[Beowulf] cheap PCs this christmas

Douglas Eadline
Wed Nov 23 07:14:15 PST 2005

> more to the point, if you're going to network $300 PCs, ECC should almost
> certainly not be on your xmas list...

Here are some of my experiences working with non-ECC memory on $300 nodes.
The value cluster (http:clustermonkey.net//content/view/41/29/) Jeff
Layton and I built uses non-ECC PC2700 memory. Aware that not all memory
is the same, I purchased Infineon memory and ran Memtest86
(http://www.memtest86.com) on each node for at least 4 hours.
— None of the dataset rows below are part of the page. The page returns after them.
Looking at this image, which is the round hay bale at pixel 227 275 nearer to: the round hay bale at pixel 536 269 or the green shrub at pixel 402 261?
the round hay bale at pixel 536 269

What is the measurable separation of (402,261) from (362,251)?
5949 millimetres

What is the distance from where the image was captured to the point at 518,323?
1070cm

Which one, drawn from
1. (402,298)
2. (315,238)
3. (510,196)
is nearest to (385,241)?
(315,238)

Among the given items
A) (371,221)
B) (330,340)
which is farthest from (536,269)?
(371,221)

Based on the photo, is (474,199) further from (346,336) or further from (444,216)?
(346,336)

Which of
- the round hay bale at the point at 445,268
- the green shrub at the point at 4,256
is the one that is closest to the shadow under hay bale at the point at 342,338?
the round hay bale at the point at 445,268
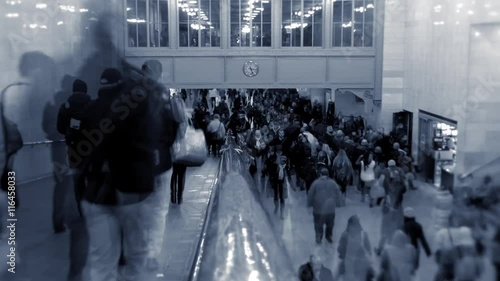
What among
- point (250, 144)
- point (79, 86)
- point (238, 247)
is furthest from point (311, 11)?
point (238, 247)

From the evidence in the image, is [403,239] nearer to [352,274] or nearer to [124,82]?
[352,274]

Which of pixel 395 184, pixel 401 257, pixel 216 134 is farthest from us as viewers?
pixel 216 134

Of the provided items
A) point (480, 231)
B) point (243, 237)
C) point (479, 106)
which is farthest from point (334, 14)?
point (243, 237)

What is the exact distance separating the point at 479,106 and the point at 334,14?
801 centimetres

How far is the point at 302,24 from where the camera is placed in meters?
21.4

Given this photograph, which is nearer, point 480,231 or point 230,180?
point 230,180

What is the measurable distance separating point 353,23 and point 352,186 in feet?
25.4

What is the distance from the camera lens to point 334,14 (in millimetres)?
21422

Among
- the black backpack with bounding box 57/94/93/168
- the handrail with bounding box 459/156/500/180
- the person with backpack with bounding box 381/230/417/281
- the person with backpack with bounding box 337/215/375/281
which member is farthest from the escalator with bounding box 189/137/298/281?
the handrail with bounding box 459/156/500/180

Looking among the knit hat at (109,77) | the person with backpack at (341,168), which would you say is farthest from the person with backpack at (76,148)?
the person with backpack at (341,168)

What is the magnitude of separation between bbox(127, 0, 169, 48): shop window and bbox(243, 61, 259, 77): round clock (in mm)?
2913

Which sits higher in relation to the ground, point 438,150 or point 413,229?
point 413,229

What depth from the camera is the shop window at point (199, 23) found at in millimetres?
21344

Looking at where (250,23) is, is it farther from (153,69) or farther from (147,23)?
(153,69)
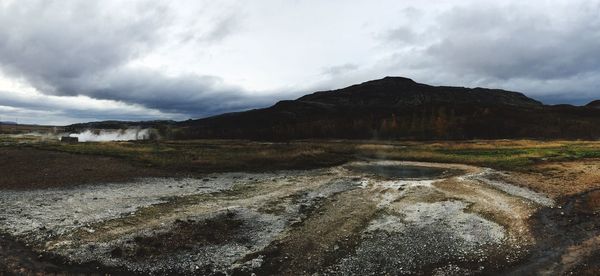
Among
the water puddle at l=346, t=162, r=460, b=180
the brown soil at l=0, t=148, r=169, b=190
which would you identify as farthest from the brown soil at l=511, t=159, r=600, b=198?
the brown soil at l=0, t=148, r=169, b=190

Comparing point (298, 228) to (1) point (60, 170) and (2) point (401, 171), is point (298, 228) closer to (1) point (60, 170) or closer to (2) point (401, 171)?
(2) point (401, 171)

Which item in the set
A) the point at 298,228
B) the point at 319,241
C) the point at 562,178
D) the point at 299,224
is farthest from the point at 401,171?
the point at 319,241

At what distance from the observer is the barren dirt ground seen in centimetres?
2277

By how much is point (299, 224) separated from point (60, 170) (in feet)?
123

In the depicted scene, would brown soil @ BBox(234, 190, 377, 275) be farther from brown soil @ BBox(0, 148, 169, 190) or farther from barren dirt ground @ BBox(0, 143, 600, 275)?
brown soil @ BBox(0, 148, 169, 190)

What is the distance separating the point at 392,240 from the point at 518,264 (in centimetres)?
720

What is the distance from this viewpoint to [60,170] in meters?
52.5

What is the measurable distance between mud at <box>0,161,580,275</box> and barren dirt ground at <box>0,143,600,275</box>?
0.09 meters

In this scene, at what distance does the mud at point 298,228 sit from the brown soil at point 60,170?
429 centimetres

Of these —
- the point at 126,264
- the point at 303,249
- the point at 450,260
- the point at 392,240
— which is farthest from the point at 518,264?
the point at 126,264

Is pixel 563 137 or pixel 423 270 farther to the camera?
pixel 563 137

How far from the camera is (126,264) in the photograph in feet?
73.6

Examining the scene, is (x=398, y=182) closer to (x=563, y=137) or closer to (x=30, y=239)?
(x=30, y=239)

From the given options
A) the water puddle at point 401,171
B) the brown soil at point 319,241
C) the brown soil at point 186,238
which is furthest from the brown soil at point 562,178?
the brown soil at point 186,238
I found no
problems with any of the memory running Memtest86.

I have run the system quite hard on several occasions. I have
run the NAS suite (which is self checking) and never had an error. I also
ran HPL a "whole lot" and never had an issue with bad residuals (while HPL
is not self checking, a memory problem might cause a bad residual). So on
Kronos I have a certain level of confidence that the memory is sound.

I also know that the possibility of errors does exist and that without
ECC, you are living a bit on the dangerous side, but I think with any
cluster you get certain feel for when things are not right.

I have also found that leading edge memory also seems to be the least
stable and if you wait a while (6 months?) the memory seems to get more
stable. Plus, there are DIMMS and then there are DIMMS. Companies can make
"junk" DIMMS and sell them in the Windows market because the desk top
normally does not push memory the waya cluster does.